ICBVI completed a Comprehensive Statewide Needs Assessment (CSNA) in FFY 2020 in accordance with the requirements of Section 101.15 of the Rehabilitation Act as amended. Three separate surveys were developed to thoroughly assess the needs of Idahoans who are blind or visually impaired. The survey participants included a sample of VR clients (n = ICBVI clients served within the time frame October 1, 2018 through September 30, 2019), all ICBVI staff, and a sample of employers and other key informants.

According to 2017 ACS estimates, 2.9% of the population reported a visual disability in Idaho, which is a higher than the percentage reported in the U.S (2.3%). It should be noted that the population reporting a visual disability in Idaho increased from 2.3% in 2015 to 2.9% in 2017. The percentage of individuals living in Idaho with a visual disability ages 18-34 (1.31%) is slightly higher than the US population (1.13%)
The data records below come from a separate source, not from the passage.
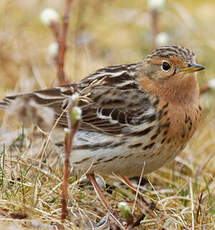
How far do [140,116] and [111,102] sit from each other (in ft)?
1.11

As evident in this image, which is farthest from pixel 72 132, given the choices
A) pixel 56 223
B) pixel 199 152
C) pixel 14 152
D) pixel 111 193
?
pixel 199 152

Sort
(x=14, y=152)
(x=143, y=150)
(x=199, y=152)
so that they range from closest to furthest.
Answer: (x=143, y=150) → (x=14, y=152) → (x=199, y=152)

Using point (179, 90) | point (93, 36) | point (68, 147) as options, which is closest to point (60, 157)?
point (179, 90)

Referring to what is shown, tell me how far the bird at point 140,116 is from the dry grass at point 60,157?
0.27 meters

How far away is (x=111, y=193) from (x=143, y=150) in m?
0.69

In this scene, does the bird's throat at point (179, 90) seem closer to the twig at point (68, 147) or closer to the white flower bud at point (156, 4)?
the twig at point (68, 147)

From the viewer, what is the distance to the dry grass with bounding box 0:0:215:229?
416 centimetres

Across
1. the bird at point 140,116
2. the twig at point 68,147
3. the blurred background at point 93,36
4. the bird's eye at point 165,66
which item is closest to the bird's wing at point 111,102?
the bird at point 140,116

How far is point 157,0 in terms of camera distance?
6859 mm

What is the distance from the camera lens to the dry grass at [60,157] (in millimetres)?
4164

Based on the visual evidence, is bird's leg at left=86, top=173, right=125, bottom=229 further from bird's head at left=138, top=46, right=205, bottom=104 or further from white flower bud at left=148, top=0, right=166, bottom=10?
white flower bud at left=148, top=0, right=166, bottom=10

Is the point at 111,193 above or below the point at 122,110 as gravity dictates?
below

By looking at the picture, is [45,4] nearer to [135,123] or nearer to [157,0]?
[157,0]

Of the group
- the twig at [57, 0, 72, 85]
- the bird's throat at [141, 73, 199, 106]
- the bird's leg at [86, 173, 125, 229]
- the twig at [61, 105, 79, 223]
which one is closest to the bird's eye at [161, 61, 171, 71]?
the bird's throat at [141, 73, 199, 106]
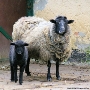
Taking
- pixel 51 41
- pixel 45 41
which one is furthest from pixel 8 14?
pixel 51 41

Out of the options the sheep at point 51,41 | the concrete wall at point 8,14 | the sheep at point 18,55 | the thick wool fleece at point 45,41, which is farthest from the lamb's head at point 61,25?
the concrete wall at point 8,14

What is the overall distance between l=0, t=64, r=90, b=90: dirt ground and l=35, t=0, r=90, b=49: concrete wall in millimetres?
833

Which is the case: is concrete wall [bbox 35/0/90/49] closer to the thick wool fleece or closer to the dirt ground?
the dirt ground

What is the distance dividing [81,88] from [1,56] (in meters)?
5.47

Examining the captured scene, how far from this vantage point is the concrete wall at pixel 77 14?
40.9 ft

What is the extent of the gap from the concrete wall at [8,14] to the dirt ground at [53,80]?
1138 mm

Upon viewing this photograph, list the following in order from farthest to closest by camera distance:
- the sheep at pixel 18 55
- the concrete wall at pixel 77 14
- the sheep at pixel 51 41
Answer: the concrete wall at pixel 77 14 → the sheep at pixel 51 41 → the sheep at pixel 18 55

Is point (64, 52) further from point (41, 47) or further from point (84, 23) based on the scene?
point (84, 23)

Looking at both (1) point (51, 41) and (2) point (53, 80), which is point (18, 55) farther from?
(2) point (53, 80)

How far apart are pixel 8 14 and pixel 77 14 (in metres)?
2.39

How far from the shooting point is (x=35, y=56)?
9.95 m

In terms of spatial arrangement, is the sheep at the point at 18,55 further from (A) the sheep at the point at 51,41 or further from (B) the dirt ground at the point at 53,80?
(A) the sheep at the point at 51,41

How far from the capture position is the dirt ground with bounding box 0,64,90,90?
8336mm

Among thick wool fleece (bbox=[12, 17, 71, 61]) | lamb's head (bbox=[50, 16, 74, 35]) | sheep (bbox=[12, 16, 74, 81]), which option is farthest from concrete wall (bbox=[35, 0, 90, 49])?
lamb's head (bbox=[50, 16, 74, 35])
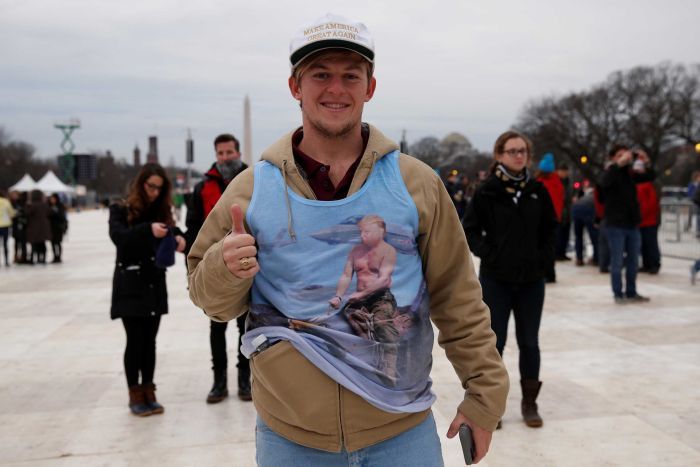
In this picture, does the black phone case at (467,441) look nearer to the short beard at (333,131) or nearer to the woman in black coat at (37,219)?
the short beard at (333,131)

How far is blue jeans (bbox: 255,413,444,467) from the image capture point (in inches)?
76.7

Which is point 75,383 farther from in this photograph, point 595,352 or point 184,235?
point 595,352

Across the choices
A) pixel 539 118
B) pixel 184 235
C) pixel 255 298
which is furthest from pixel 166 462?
pixel 539 118

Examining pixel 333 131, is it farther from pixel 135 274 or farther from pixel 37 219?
pixel 37 219

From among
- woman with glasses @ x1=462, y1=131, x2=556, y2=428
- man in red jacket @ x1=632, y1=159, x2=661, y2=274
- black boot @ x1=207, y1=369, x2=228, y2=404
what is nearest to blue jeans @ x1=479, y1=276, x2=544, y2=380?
woman with glasses @ x1=462, y1=131, x2=556, y2=428

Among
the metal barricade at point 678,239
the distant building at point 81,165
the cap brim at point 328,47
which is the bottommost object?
the metal barricade at point 678,239

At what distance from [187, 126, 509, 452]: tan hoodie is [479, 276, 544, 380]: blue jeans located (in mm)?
2779

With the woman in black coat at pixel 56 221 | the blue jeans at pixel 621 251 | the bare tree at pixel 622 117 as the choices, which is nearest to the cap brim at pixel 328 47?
the blue jeans at pixel 621 251

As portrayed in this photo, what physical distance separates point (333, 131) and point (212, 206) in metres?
3.57

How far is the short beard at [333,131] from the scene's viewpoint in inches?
80.4

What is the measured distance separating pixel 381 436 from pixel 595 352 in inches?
217

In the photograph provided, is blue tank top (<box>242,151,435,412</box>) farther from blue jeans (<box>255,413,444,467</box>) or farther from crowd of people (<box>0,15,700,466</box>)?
blue jeans (<box>255,413,444,467</box>)

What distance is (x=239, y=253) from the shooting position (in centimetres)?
179

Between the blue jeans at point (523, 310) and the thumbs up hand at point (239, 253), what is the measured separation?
334 cm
According to the results of the 2020 CSNA, the most common themes that emerged in the area of rehabilitation needs of blind and visually impaired individuals in the state were:

  • 32% of all respondents (clients and key informants) identified lack of transportation as the major barrier to employment for individuals who are blind or low vision in Idaho.
  • 55% of all key informants interviewed(agencies that provide services to individuals who are blind and visually impaired) reported that societal attitudes, family attitudes, and employer attitudes regarding individuals who are blind or low vision continues to be a major barrier in Idaho.
  • 28% of client's surveyed reported independent living and mobility skills are seen as a major need.
  • 16% of client's surveyed reported access to career services, education and employment training programs as a significant need.
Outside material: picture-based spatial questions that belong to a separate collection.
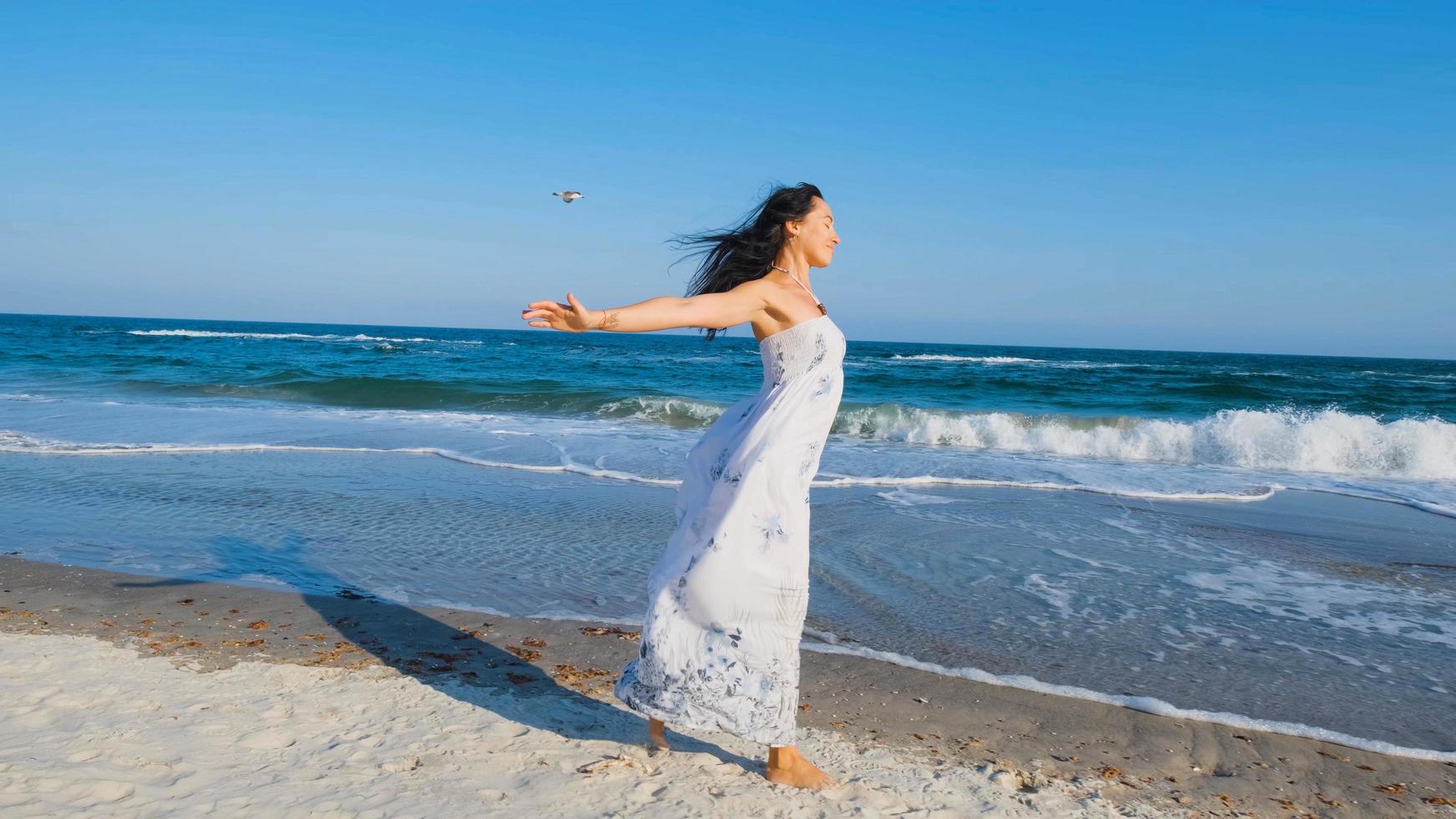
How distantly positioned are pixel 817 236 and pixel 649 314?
0.83 meters

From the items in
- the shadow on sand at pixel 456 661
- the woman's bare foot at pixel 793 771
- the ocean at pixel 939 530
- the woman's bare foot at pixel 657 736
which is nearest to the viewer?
the woman's bare foot at pixel 793 771

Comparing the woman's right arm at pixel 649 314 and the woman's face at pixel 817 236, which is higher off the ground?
the woman's face at pixel 817 236

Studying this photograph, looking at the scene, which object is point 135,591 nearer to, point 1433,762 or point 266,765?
point 266,765

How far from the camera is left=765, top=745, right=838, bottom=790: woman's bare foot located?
10.2 feet

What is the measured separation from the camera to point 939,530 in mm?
7852

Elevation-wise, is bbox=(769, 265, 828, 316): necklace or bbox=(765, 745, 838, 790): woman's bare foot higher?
bbox=(769, 265, 828, 316): necklace

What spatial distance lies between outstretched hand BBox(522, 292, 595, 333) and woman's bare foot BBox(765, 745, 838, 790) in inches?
62.2

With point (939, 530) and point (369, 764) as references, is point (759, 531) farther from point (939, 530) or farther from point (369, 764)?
point (939, 530)

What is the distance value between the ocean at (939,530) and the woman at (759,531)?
1.71 meters

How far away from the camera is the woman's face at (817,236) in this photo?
10.4 feet

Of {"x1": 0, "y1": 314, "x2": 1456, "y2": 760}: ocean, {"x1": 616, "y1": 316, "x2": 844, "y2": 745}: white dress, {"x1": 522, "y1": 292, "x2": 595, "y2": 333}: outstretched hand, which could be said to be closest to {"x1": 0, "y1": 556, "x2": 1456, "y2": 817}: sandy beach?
{"x1": 616, "y1": 316, "x2": 844, "y2": 745}: white dress

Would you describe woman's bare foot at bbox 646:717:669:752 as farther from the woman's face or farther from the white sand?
the woman's face

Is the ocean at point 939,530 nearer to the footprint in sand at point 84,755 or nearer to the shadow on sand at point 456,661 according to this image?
the shadow on sand at point 456,661

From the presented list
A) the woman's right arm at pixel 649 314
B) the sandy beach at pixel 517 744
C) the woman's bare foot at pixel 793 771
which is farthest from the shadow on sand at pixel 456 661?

While the 2020 CSNA does not specifically assess the needs of supported employment (SE) services for the blind and visually impaired, ICBVI does serve individuals other disabilities that require SE supports and services. In the past two years, ICBVI has serviced 16 individuals who require SE services. This number has been increasing every year since 2016. Historically this has been an underserved population by ICBVI. However, since the passage of WIOA, the Commission has worked collaboratively with IESDB to ensure these individuals are made known to the VR program. Since the Idaho Division of Vocational Rehabilitation manages the SE program for the state, individuals who require SE services are required to apply for services at the Division. The Commission is responsible for providing all of the services and supports to address the visual disability, and IDVR provides the necessary employment services, and services required to address the other physical or mental disabilities. All other VR services are negotiated between the two programs.